Related questions: At what point does a religious group's separation become dangerous or unhealthy? The Amish, while separate from mainstream Christianity, have never, to my knowledge, been labeled a cult. They have never been accused of not being Christian, despite the fact that their pacifism, avoidance of politics, and community ethos runs counter to the militarism, attempts to influence public policy and individualism of some strains of Christianity. Why do we, in general, see them in a positive light?

Thursday, July 10, 2008

Plain Secrets

In "Plain Secrets: An Outsider Among the Amish," English and journalism professor Joe Mackall writes about his friendship with the Shetlers, Amish neighbors of his in northern Ohio. The Shetlers provide Mackall a window into one of the most conservative of the Amish orders, the Schwartentrubers.

Mackall does not want to use his limited experience of one Amish group, and in particular, one family, to generalize about the "Amish" as a whole, a group which, at 180,000 to 200,000 strong in North America, outnumbers Quakers. In fact, he's at pains throughout his book to distinguish between the different groups within the Amish: Old Order, New Order, Weaver, Swiss, Beachy Amish, etc. He also doesn't want the book to focus on what he calls "appropriation" of the Amish as a means to self-discovery or as convenient symbols for pushing a particular ideology, be it nostalgia for an idealized past or a back-to-nature quest.

What he wants to do is to focus on one family, the Shetlers, and how they live as Amish.

Yet by deliberately separating themselves from us, the Amish can drive us into introspection. Mackall will spend a good deal of the book as a character in his own personal drama, the hapless "English" interacting with the Amish, and as a narrator, he will repeatedly ponder his own mixed response to people who are simultaneously both his friends and his subjects.

How do you view the Amish? I once saw them as quaint oddities on the outer fringes of society. Later, I began to grasp that religion, not rejection of technology or of the twentieth century, was the basis of their community. I recognized that the allure of modernity to them was secondary to supporting and nurturing community. While I could probably never become Amish, they've come to shine for me as an alternative to the way the "rest of us" organize society, a challenge to the notion that the way we do it is the "only" way or the "right" way. Apparently, people can thrive in a very different setting and in a society organized on very different principles. There are other ways to live.

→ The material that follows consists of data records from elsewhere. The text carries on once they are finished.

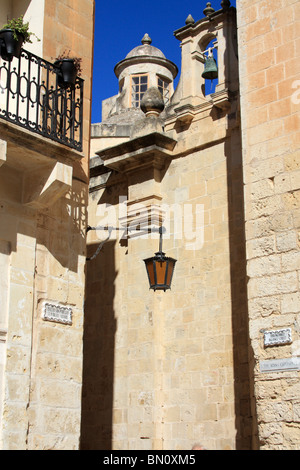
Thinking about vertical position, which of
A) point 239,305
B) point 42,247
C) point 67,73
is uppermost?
point 67,73

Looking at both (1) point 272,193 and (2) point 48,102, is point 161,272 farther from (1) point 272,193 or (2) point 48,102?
(2) point 48,102

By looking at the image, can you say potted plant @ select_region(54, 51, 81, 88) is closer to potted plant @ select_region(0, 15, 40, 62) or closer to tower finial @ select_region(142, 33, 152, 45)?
potted plant @ select_region(0, 15, 40, 62)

I remember getting lost once with Roger en route from Philadelphia to his parents' house in York. I perked up as we drove by barn after barn, tidy farmhouse after tidy farmhouse and field after field of corn. I felt a deep sense of relief and comfort that so many family farms were still thriving in this country. A little while later, as we passed several buggies, I realized we were in Amish country. I remember feeling both deeply disappointed that these weren't "mainstream" farms and at the same time grateful for the existence of the Amish and the wedge they provide against modernity.

Back to the question: How do you view the Amish? What do you think we can learn, if anything, from them? And if you are Quaker, do you find it surprising that there are more Amish than Quakers in North America?